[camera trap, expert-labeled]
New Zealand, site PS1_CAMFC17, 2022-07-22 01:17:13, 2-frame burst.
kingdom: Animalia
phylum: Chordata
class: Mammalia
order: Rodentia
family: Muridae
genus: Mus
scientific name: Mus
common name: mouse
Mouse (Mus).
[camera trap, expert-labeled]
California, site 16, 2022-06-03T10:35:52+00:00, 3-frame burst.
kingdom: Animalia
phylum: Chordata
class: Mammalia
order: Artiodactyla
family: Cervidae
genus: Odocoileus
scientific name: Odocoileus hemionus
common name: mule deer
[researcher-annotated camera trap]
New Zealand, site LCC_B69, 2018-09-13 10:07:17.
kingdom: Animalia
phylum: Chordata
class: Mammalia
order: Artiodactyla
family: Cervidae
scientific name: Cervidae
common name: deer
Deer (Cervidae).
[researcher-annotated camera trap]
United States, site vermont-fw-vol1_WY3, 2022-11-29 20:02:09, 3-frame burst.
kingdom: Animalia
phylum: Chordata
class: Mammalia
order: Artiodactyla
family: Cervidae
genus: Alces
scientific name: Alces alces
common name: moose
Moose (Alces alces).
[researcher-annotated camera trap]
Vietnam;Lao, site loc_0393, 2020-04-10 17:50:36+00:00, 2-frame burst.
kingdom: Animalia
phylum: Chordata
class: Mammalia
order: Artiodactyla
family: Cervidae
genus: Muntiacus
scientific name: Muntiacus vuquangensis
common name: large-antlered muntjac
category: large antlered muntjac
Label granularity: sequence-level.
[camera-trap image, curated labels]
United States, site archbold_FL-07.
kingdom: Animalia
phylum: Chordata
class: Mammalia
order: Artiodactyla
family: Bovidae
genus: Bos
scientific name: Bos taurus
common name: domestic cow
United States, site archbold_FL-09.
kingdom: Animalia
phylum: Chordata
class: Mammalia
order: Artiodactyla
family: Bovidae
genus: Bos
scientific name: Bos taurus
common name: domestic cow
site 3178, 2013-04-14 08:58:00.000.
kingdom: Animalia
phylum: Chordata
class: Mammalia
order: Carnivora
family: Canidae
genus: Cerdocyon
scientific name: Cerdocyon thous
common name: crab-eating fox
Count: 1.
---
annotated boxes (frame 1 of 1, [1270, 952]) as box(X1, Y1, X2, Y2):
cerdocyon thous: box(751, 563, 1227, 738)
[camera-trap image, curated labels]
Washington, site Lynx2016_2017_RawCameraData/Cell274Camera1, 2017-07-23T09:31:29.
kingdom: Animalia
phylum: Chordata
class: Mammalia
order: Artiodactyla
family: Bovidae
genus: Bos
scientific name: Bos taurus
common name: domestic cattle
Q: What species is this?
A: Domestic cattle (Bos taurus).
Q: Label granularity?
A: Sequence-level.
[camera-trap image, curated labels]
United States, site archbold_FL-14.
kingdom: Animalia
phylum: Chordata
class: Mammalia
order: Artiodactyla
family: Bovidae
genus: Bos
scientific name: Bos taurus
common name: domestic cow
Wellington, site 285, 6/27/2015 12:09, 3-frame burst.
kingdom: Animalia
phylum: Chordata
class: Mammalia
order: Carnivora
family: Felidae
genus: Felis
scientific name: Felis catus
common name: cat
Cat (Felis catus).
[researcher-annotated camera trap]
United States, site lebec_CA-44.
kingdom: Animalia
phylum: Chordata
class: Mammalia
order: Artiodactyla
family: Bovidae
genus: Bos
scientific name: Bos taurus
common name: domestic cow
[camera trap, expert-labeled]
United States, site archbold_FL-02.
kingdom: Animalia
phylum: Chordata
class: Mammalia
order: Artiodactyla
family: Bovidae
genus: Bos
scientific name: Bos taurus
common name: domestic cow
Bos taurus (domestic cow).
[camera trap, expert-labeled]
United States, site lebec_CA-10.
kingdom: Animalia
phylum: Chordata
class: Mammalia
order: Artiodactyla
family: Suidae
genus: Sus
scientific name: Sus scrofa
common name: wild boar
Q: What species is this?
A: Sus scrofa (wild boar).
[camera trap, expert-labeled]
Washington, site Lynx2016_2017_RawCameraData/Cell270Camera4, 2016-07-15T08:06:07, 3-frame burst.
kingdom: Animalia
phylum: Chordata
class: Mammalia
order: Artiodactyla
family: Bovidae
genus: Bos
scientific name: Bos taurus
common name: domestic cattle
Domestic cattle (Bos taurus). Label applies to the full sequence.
——————
Work to complete: Every entry must appear again in the answer, exactly as written.

Response to this exercise:
[camera trap, expert-labeled]
New Zealand, site PS1_CAMFC17, 2022-07-22 01:17:13, 2-frame burst.
kingdom: Animalia
phylum: Chordata
class: Mammalia
order: Rodentia
family: Muridae
genus: Mus
scientific name: Mus
common name: mouse
Mouse (Mus).
[camera trap, expert-labeled]
California, site 16, 2022-06-03T10:35:52+00:00, 3-frame burst.
kingdom: Animalia
phylum: Chordata
class: Mammalia
order: Artiodactyla
family: Cervidae
genus: Odocoileus
scientific name: Odocoileus hemionus
common name: mule deer
[researcher-annotated camera trap]
New Zealand, site LCC_B69, 2018-09-13 10:07:17.
kingdom: Animalia
phylum: Chordata
class: Mammalia
order: Artiodactyla
family: Cervidae
scientific name: Cervidae
common name: deer
Deer (Cervidae).
[researcher-annotated camera trap]
United States, site vermont-fw-vol1_WY3, 2022-11-29 20:02:09, 3-frame burst.
kingdom: Animalia
phylum: Chordata
class: Mammalia
order: Artiodactyla
family: Cervidae
genus: Alces
scientific name: Alces alces
common name: moose
Moose (Alces alces).
[researcher-annotated camera trap]
Vietnam;Lao, site loc_0393, 2020-04-10 17:50:36+00:00, 2-frame burst.
kingdom: Animalia
phylum: Chordata
class: Mammalia
order: Artiodactyla
family: Cervidae
genus: Muntiacus
scientific name: Muntiacus vuquangensis
common name: large-antlered muntjac
category: large antlered muntjac
Label granularity: sequence-level.
[camera-trap image, curated labels]
United States, site archbold_FL-07.
kingdom: Animalia
phylum: Chordata
class: Mammalia
order: Artiodactyla
family: Bovidae
genus: Bos
scientific name: Bos taurus
common name: domestic cow
United States, site archbold_FL-09.
kingdom: Animalia
phylum: Chordata
class: Mammalia
order: Artiodactyla
family: Bovidae
genus: Bos
scientific name: Bos taurus
common name: domestic cow
site 3178, 2013-04-14 08:58:00.000.
kingdom: Animalia
phylum: Chordata
class: Mammalia
order: Carnivora
family: Canidae
genus: Cerdocyon
scientific name: Cerdocyon thous
common name: crab-eating fox
Count: 1.
---
annotated boxes (frame 1 of 1, [1270, 952]) as box(X1, Y1, X2, Y2):
cerdocyon thous: box(751, 563, 1227, 738)
[camera-trap image, curated labels]
Washington, site Lynx2016_2017_RawCameraData/Cell274Camera1, 2017-07-23T09:31:29.
kingdom: Animalia
phylum: Chordata
class: Mammalia
order: Artiodactyla
family: Bovidae
genus: Bos
scientific name: Bos taurus
common name: domestic cattle
Q: What species is this?
A: Domestic cattle (Bos taurus).
Q: Label granularity?
A: Sequence-level.
[camera-trap image, curated labels]
United States, site archbold_FL-14.
kingdom: Animalia
phylum: Chordata
class: Mammalia
order: Artiodactyla
family: Bovidae
genus: Bos
scientific name: Bos taurus
common name: domestic cow
Wellington, site 285, 6/27/2015 12:09, 3-frame burst.
kingdom: Animalia
phylum: Chordata
class: Mammalia
order: Carnivora
family: Felidae
genus: Felis
scientific name: Felis catus
common name: cat
Cat (Felis catus).
[researcher-annotated camera trap]
United States, site lebec_CA-44.
kingdom: Animalia
phylum: Chordata
class: Mammalia
order: Artiodactyla
family: Bovidae
genus: Bos
scientific name: Bos taurus
common name: domestic cow
[camera trap, expert-labeled]
United States, site archbold_FL-02.
kingdom: Animalia
phylum: Chordata
class: Mammalia
order: Artiodactyla
family: Bovidae
genus: Bos
scientific name: Bos taurus
common name: domestic cow
Bos taurus (domestic cow).
[camera trap, expert-labeled]
United States, site lebec_CA-10.
kingdom: Animalia
phylum: Chordata
class: Mammalia
order: Artiodactyla
family: Suidae
genus: Sus
scientific name: Sus scrofa
common name: wild boar
Q: What species is this?
A: Sus scrofa (wild boar).
[camera trap, expert-labeled]
Washington, site Lynx2016_2017_RawCameraData/Cell270Camera4, 2016-07-15T08:06:07, 3-frame burst.
kingdom: Animalia
phylum: Chordata
class: Mammalia
order: Artiodactyla
family: Bovidae
genus: Bos
scientific name: Bos taurus
common name: domestic cattle
Domestic cattle (Bos taurus). Label applies to the full sequence.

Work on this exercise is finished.